#### Problema scritto 1:
Ricopia fedelmente, dal brano sull'emigrazione a Berlino, tutto ciò che va da "Berlino, 16 novembre" fino a "degli italiani all’estero.".
#### Problema scritto 2:
Nel brano sull'emigrazione a Berlino, quanti sono oggi gli italiani nella capitale secondo i dati dell'ambasciata?

Berlino, 16 novembre 2012 - Tutti a Berlino. Dall’Europa del sud per sfuggire alla disoccupazione i giovani cercano fortuna a casa di Frau Angela. Un’invasione, un esodo, come negli Anni Sessanta. Allora gli emigrati giungevano con la valigia di cartone, per lavorare alla catena di montaggio, alla VW o alla Mercedes, o per scendere nelle miniere della Ruhr. Oggi vengono giovani diplomati, dalla Spagna, dal Portogallo, dal nostro paese. Gli italiani nella capitale erano circa 12mila, fino a pochi anni fa (600mila in tutto il paese). Oggi sono 24mila, secondo quanto risulta alla nostra ambasciata. Per la polizia, sarebbero oltre 50mila. Non tutti, infatti, comunicano l’espatrio all’Aire, il registro degli italiani all’estero.

#### Dati registrati:
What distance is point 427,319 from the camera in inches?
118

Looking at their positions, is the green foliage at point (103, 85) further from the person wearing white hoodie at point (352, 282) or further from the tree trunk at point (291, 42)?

#### Soluzione completa 1:
Berlino, 16 novembre 2012 - Tutti a Berlino. Dall’Europa del sud per sfuggire alla disoccupazione i giovani cercano fortuna a casa di Frau Angela. Un’invasione, un esodo, come negli Anni Sessanta. Allora gli emigrati giungevano con la valigia di cartone, per lavorare alla catena di montaggio, alla VW o alla Mercedes, o per scendere nelle miniere della Ruhr. Oggi vengono giovani diplomati, dalla Spagna, dal Portogallo, dal nostro paese. Gli italiani nella capitale erano circa 12mila, fino a pochi anni fa (600mila in tutto il paese). Oggi sono 24mila, secondo quanto risulta alla nostra ambasciata. Per la polizia, sarebbero oltre 50mila. Non tutti, infatti, comunicano l’espatrio all’Aire, il registro degli italiani all’estero.

#### Soluzione completa 2:
Sono 24mila.